## SVD for topic analysis

We can use SVD to determine what we call ***latent features***. This will be best demonstrated with an example.

### Example

Let's look at users ratings of different movies. The ratings are from 1-5. A rating of 0 means the user hasn't watched the movie.

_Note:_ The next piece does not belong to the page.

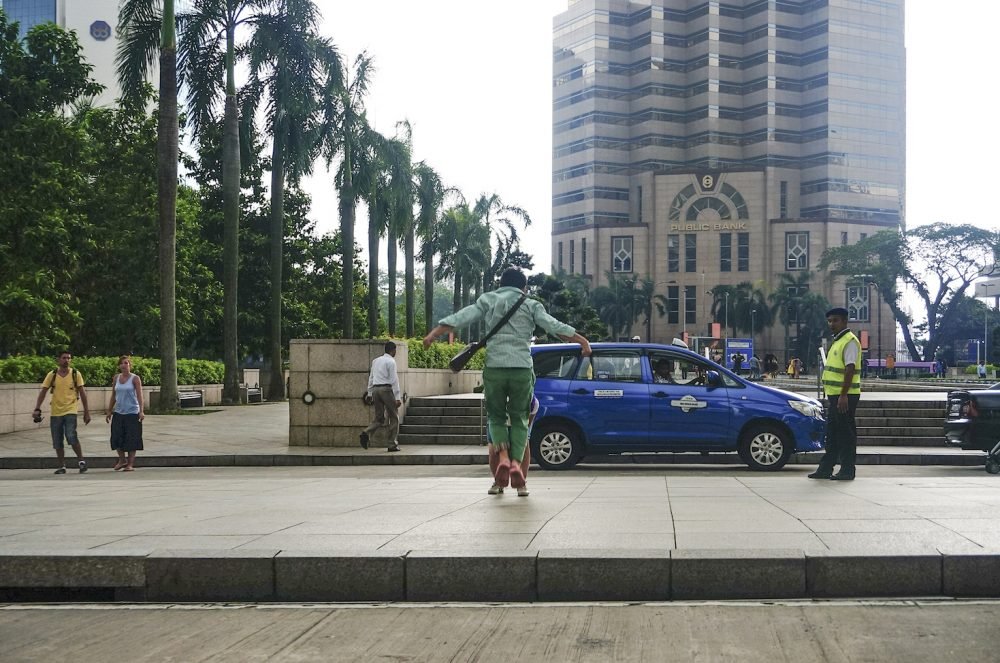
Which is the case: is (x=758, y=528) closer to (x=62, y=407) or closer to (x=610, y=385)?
(x=610, y=385)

|       | Matrix | Alien | StarWars | Casablanca | Titanic |
| ----- | ------ | ----- | -------- | ---------- | ------ |
| **Alice** |      1 |     2 |        2 |          0 |      0 |
|   **Bob** |      3 |     5 |        5 |          0 |      0 |
| **Cindy** |      4 |     4 |        4 |          0 |      0 |
|   **Dan** |      5 |     5 |        5 |          0 |      0 |
| **Emily** |      0 |     2 |        0 |          4 |      4 |
| **Frank** |      0 |     0 |        0 |          5 |      5 |
|  **Greg** |      0 |     1 |        0 |          2 |      2 |

Note that the first three movies (Matrix, Alien, StarWars) are Sci-fi movies and the last two (Casablanca, Titanic) are Romance. We will be able to mathematically pull out these topics!

Let's do the computation with Python.

In [2]:
# !pip install pandas

Collecting pandas
  Downloading pandas-0.22.0-cp36-cp36m-macosx_10_6_intel.macosx_10_9_intel.macosx_10_9_x86_64.macosx_10_10_intel.macosx_10_10_x86_64.whl (14.9MB)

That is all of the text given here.